## STATED EXERCISE
Please pull out the lines of the listing from the one containing "What gap in" through the last line of the listing, both included, and reproduce them word for word.
↓
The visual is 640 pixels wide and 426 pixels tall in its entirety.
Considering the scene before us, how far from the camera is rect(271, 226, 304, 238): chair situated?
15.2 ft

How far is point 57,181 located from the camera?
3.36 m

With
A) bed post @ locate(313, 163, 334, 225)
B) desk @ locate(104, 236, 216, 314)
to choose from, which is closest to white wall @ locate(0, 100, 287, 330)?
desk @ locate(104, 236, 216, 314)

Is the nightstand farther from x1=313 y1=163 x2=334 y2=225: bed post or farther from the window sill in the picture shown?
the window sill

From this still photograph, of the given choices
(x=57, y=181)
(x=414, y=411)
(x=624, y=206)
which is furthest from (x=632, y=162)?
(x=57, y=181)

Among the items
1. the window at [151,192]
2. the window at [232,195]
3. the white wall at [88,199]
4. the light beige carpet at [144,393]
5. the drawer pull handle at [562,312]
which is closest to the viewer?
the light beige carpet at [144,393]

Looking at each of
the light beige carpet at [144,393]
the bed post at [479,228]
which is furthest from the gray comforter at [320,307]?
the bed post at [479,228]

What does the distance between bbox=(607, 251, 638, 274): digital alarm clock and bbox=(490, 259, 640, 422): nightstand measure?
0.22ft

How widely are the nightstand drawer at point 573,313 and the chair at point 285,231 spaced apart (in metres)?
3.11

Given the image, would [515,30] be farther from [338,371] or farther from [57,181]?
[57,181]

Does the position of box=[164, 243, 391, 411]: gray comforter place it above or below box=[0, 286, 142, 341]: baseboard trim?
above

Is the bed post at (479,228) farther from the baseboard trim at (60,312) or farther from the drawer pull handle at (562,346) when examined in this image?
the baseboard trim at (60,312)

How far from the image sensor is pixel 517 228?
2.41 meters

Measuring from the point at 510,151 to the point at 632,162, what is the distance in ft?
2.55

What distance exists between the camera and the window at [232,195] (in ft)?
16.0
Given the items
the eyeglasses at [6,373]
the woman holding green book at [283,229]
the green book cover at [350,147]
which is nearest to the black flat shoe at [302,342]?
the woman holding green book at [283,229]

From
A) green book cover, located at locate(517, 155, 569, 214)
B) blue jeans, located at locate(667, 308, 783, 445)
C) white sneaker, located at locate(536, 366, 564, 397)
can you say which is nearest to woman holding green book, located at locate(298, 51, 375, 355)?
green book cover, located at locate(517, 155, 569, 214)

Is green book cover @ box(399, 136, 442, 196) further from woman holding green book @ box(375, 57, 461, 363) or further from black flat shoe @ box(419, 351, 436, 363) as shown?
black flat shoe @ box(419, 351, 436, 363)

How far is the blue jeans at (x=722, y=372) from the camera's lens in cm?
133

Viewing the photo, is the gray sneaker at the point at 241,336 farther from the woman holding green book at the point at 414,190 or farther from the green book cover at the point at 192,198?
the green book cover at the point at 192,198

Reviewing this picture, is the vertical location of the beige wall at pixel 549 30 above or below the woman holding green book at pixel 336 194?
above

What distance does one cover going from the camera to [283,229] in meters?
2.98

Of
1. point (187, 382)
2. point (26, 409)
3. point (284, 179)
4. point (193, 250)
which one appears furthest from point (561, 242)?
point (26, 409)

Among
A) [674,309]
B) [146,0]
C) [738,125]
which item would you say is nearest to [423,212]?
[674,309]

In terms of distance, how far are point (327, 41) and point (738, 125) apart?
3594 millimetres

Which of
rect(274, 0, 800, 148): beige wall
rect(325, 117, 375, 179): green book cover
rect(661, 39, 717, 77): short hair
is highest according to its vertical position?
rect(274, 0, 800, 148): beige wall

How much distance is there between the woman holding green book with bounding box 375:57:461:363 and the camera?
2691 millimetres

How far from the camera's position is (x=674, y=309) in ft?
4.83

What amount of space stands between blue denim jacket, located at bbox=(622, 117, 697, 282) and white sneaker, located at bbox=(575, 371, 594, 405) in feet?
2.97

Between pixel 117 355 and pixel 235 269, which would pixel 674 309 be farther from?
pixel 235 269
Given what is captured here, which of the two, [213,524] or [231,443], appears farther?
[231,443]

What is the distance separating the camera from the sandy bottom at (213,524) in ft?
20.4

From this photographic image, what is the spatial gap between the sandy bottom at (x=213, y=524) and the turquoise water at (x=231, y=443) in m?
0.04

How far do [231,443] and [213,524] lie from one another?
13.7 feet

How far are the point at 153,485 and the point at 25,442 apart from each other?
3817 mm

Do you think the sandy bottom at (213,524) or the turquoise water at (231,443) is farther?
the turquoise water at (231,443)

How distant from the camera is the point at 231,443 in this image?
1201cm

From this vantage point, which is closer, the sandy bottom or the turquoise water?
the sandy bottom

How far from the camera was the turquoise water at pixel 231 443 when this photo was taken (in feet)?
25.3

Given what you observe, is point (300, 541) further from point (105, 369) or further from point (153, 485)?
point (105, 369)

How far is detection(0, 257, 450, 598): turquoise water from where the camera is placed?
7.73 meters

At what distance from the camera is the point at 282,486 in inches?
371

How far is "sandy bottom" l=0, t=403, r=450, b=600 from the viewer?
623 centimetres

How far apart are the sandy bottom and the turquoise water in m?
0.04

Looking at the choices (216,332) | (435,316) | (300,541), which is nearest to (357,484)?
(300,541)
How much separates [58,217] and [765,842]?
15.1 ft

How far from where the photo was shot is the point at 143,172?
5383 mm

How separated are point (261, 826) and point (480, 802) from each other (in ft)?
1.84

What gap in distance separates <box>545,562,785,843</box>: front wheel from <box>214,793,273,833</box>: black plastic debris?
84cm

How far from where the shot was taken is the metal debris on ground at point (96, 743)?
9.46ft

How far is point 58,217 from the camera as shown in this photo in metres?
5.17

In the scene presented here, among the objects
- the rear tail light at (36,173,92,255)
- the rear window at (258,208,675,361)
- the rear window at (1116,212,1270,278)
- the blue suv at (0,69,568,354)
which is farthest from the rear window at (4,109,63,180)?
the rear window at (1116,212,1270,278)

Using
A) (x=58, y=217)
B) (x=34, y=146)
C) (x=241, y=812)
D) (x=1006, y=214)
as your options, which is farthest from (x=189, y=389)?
↑
## THE COMPLETED TASK
What gap in distance separates <box>545,562,785,843</box>: front wheel from <box>214,793,273,833</box>: black plastic debris?
84cm

How far from where the shot was taken is the metal debris on ground at point (96, 743)?
9.46ft

How far is point 58,217 from the camera as shown in this photo in metres?
5.17

In the scene presented here, among the objects
- the rear tail light at (36,173,92,255)
- the rear window at (258,208,675,361)
- the rear window at (1116,212,1270,278)
- the blue suv at (0,69,568,354)
which is farthest from the rear window at (4,109,63,180)?
the rear window at (1116,212,1270,278)

Using
A) (x=58, y=217)
B) (x=34, y=146)
C) (x=241, y=812)
D) (x=1006, y=214)
as your options, which is farthest from (x=189, y=389)?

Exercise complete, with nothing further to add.